China last month discarded its “slow-drip” approach to revive its economy, delivering a stimulus bazooka to rescue the nation’s stock and property markets. The U-turn fuelled Chinese asset prices but stunned investors, many of whom have shunned China on policy inertia.
The Chinese government’s about-turn came a week after the Federal Reserve cut its target rate on September 18. It was the first Fed easing move to end a hawkish, tightening drive that began with the “lift-off” in March 2022. Many economists are projecting the Fed to keep cutting in each of its next six meetings up to June next year.
The US will hold the presidential election on November 5, before the Fed’s open-market committee meeting on November 6 and 7.
Yue also highlighted changes on the technology front in pursuit of financial innovation, especially in the use of blockchain, artificial intelligence (AI) and central bank digital currency.
Yue believes these changes will bring in both challenges and opportunities for the global financial sector. Maintaining financial market stability is thus the top priority in his second five-year stint as HKMA CEO. He was promoted to the top post in October 2019.
“We are living in a world of very rapid changes, and these bring uncertainties,” he said. “Maintaining monetary and financial stability remains our top priority. That will also mean making good preparations for contingency plans.”
The HKMA will need to make sure the banking system has sufficient capital and liquidity buffers, a top-notch market surveillance system to monitor the market activity on public exchanges and financial products traded on over-the-counter basis, he said.
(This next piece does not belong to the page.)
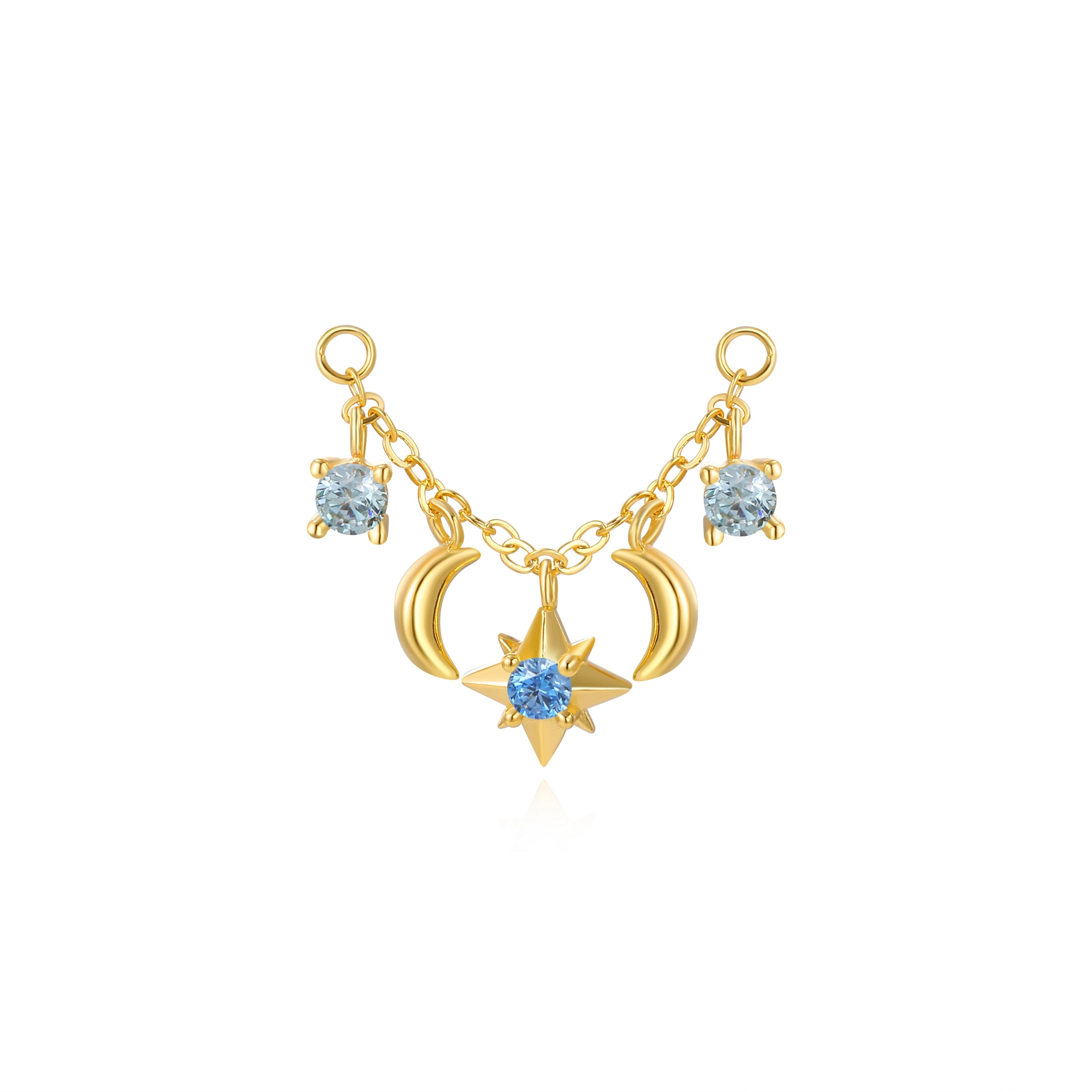 Iyla Guiding Star & Crescent Moon Chain - Aquamarine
The capital adequacy ratio of Hong Kong’s banking system stood at 21.1 per cent in June, higher than every other economy in Asia except Indonesia, according to CEIC Data. The city also sits on one of the world’s 10 largest hoards of foreign currency reserves, at US$422.8 billion at the end of September, a vital financial war chest for defending Hong Kong’s currency peg to the US dollar.
While his top three agenda items will continue to be China, technology and green finance, his focus over the next five years will be “a bit different”, Yue said.
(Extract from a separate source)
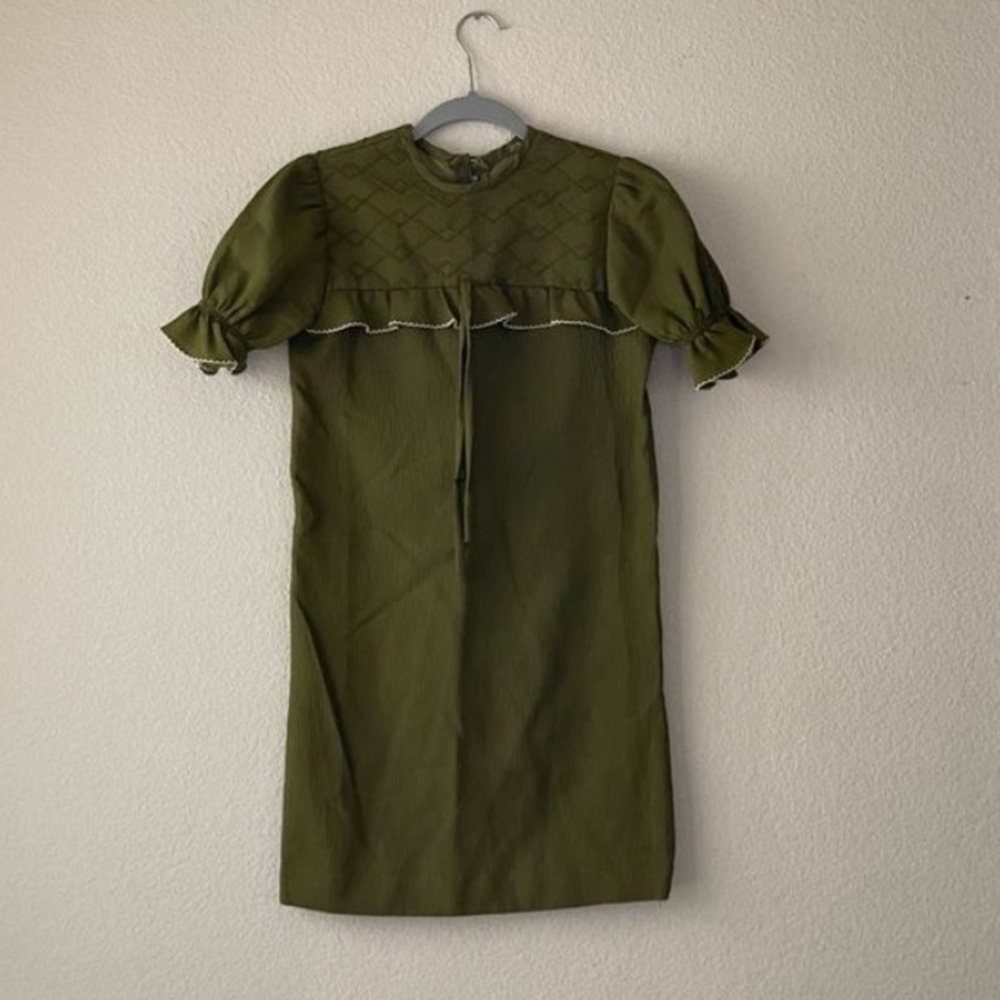Vintage 60s olive green mini shift dress xs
“There was a lot [of work] about facilitating northbound flows, of international investors accessing China’s capital market” over the past five years, Yue said. “In the next five years, there could be more Chinese companies and capital coming out, and [the focus would be] how they can make better use of Hong Kong” as a financial hub, he added.
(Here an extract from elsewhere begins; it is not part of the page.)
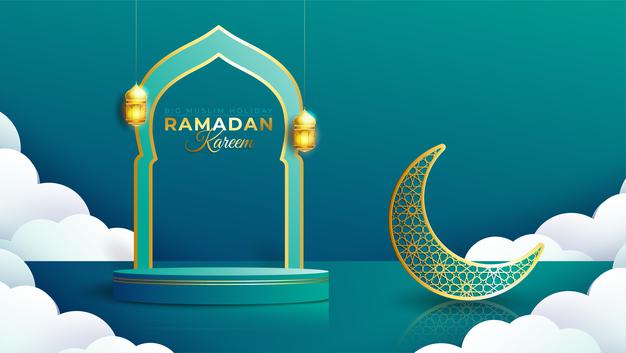 Realistic Ramadan Kareem Banner With 3d Podium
China’s securities regulator cleared the way in April for mainland based companies to raise capital through initial public offerings in Hong Kong. Foshan’s Midea Group, the world’s largest appliance maker, answered that call last month with a US$4.6 billion stock sale, adding to the steady drumbeat of returning IPOs that may help Hong Kong claw its way back to the world’s top three fundraising centres in 2024, up from last year’s eighth place.
For AI, Yue said it needs to develop with data to make it easier for the public to access official statistics. While cross-border data exchange remains “extremely sensitive and difficult”, the HKMA will still be keen to explore deeper into the matter, he added.
“We will be shifting a bit more from just green into transition finance,” he said. “For Asia, it is a lot more about how to turn current projects involving cement, steel and coal into greener, less polluting forms, and how to finance that,” he said. The HKMA is working more on how to improve disclosure in these areas.
As Hong Kong extends its financial outreach to the Middle East, the city will be aiming to strengthen its support for Islamic finance, starting with the sale of sukuk, or sharia-compliant bonds. This was also mentioned by Chief Executive John Lee Ka-chiu in his annual policy address last week.
“The connection between Hong Kong and the Middle East will be strengthened,” Yue said. “But there are barriers because we do not have a natural Islamic population and demand for these may be more limited than in some other Islamic jurisdictions.”